Nadkarni told the bench that the management of Taj Mahal has to be done by the Archaeological Survey of India.
The Supreme Court today expressed concern over the change of colour of the iconic Taj Mahal at Agra and said the monument had become yellowish earlier and was now turning brownish and greenish. The apex court suggested that the Centre take the assistance of experts from India and abroad to first assess the damage and then take steps to restore the historic monument. “We don’t know whether you have or perhaps don’t have the expertise.
Even if you have the expertise, you are not utilising it.

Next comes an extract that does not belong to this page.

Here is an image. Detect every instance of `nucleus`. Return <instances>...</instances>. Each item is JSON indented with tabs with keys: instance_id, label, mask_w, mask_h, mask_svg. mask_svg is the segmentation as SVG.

Or perhaps you don’t care,” a bench comprising Justices M B Lokur and Deepak Gupta said. “Perhaps we need some expert organisation from outside India unless there is a decision that the Taj has to go,” the bench said sarcastically, adding, “you can get experts from India as well as from outside.” The apex court perused the photographs placed before it by petitioner M C Mehta and asked Additional Solicitor General A N S Nadkarni, who was representing the government, as to why the colour of Taj Mahal has changed.

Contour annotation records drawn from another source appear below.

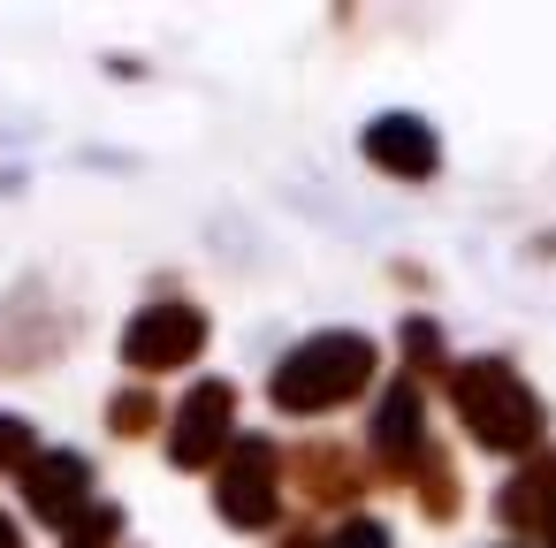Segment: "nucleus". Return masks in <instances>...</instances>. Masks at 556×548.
<instances>
[{
  "label": "nucleus",
  "instance_id": "423d86ee",
  "mask_svg": "<svg viewBox=\"0 0 556 548\" xmlns=\"http://www.w3.org/2000/svg\"><path fill=\"white\" fill-rule=\"evenodd\" d=\"M222 426H229V388L206 381V388L184 404V419H176V464H206V449L222 442Z\"/></svg>",
  "mask_w": 556,
  "mask_h": 548
},
{
  "label": "nucleus",
  "instance_id": "9d476101",
  "mask_svg": "<svg viewBox=\"0 0 556 548\" xmlns=\"http://www.w3.org/2000/svg\"><path fill=\"white\" fill-rule=\"evenodd\" d=\"M115 525H123L115 510H85V518L70 525V548H108V540H115Z\"/></svg>",
  "mask_w": 556,
  "mask_h": 548
},
{
  "label": "nucleus",
  "instance_id": "0eeeda50",
  "mask_svg": "<svg viewBox=\"0 0 556 548\" xmlns=\"http://www.w3.org/2000/svg\"><path fill=\"white\" fill-rule=\"evenodd\" d=\"M24 495H31L39 518H70L77 495H85V464H77V457H39V464L24 472Z\"/></svg>",
  "mask_w": 556,
  "mask_h": 548
},
{
  "label": "nucleus",
  "instance_id": "9b49d317",
  "mask_svg": "<svg viewBox=\"0 0 556 548\" xmlns=\"http://www.w3.org/2000/svg\"><path fill=\"white\" fill-rule=\"evenodd\" d=\"M328 548H389V540H381V525H366V518H351V525H343V533H336Z\"/></svg>",
  "mask_w": 556,
  "mask_h": 548
},
{
  "label": "nucleus",
  "instance_id": "ddd939ff",
  "mask_svg": "<svg viewBox=\"0 0 556 548\" xmlns=\"http://www.w3.org/2000/svg\"><path fill=\"white\" fill-rule=\"evenodd\" d=\"M0 548H16V525H9V518H0Z\"/></svg>",
  "mask_w": 556,
  "mask_h": 548
},
{
  "label": "nucleus",
  "instance_id": "7ed1b4c3",
  "mask_svg": "<svg viewBox=\"0 0 556 548\" xmlns=\"http://www.w3.org/2000/svg\"><path fill=\"white\" fill-rule=\"evenodd\" d=\"M199 335H206V320L191 313V305H161V313H146L138 328H130V366H184L191 351H199Z\"/></svg>",
  "mask_w": 556,
  "mask_h": 548
},
{
  "label": "nucleus",
  "instance_id": "1a4fd4ad",
  "mask_svg": "<svg viewBox=\"0 0 556 548\" xmlns=\"http://www.w3.org/2000/svg\"><path fill=\"white\" fill-rule=\"evenodd\" d=\"M419 434V396L412 388H389V411H381V449H404Z\"/></svg>",
  "mask_w": 556,
  "mask_h": 548
},
{
  "label": "nucleus",
  "instance_id": "6e6552de",
  "mask_svg": "<svg viewBox=\"0 0 556 548\" xmlns=\"http://www.w3.org/2000/svg\"><path fill=\"white\" fill-rule=\"evenodd\" d=\"M548 510H556V472H533L503 495V518H548Z\"/></svg>",
  "mask_w": 556,
  "mask_h": 548
},
{
  "label": "nucleus",
  "instance_id": "f03ea898",
  "mask_svg": "<svg viewBox=\"0 0 556 548\" xmlns=\"http://www.w3.org/2000/svg\"><path fill=\"white\" fill-rule=\"evenodd\" d=\"M457 411L488 449H526L533 442V396L510 381V366H465L457 373Z\"/></svg>",
  "mask_w": 556,
  "mask_h": 548
},
{
  "label": "nucleus",
  "instance_id": "f257e3e1",
  "mask_svg": "<svg viewBox=\"0 0 556 548\" xmlns=\"http://www.w3.org/2000/svg\"><path fill=\"white\" fill-rule=\"evenodd\" d=\"M366 366H374V351L358 335H313L298 358L275 366V404L282 411H328L366 381Z\"/></svg>",
  "mask_w": 556,
  "mask_h": 548
},
{
  "label": "nucleus",
  "instance_id": "20e7f679",
  "mask_svg": "<svg viewBox=\"0 0 556 548\" xmlns=\"http://www.w3.org/2000/svg\"><path fill=\"white\" fill-rule=\"evenodd\" d=\"M222 510H229L237 525H267V510H275V449H267V442H244V449L229 457Z\"/></svg>",
  "mask_w": 556,
  "mask_h": 548
},
{
  "label": "nucleus",
  "instance_id": "f8f14e48",
  "mask_svg": "<svg viewBox=\"0 0 556 548\" xmlns=\"http://www.w3.org/2000/svg\"><path fill=\"white\" fill-rule=\"evenodd\" d=\"M24 449H31V434H24V426H16V419H0V464H16V457H24Z\"/></svg>",
  "mask_w": 556,
  "mask_h": 548
},
{
  "label": "nucleus",
  "instance_id": "39448f33",
  "mask_svg": "<svg viewBox=\"0 0 556 548\" xmlns=\"http://www.w3.org/2000/svg\"><path fill=\"white\" fill-rule=\"evenodd\" d=\"M366 153H374L389 176H427V168H434V138H427V123H412V115L374 123V130H366Z\"/></svg>",
  "mask_w": 556,
  "mask_h": 548
}]
</instances>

“First it was yellow and now it is becoming brown and green,” the bench observed. Nadkarni told the bench that the management of Taj Mahal has to be done by the Archaeological Survey of India. The apex court fixed the matter for further hearing on May 9. Environmentalist Mehta has filed the plea seeking protection of the Taj from the ill-effects of polluting gases and deforestation in and around the area.
The top court has been monitoring developments in the area to protect the historic monument, built by Mughal emperor Shah Jahan in the memory of his wife Mumtaz Mahal in 1631. The mausoleum is a UNESCO World Heritage Site.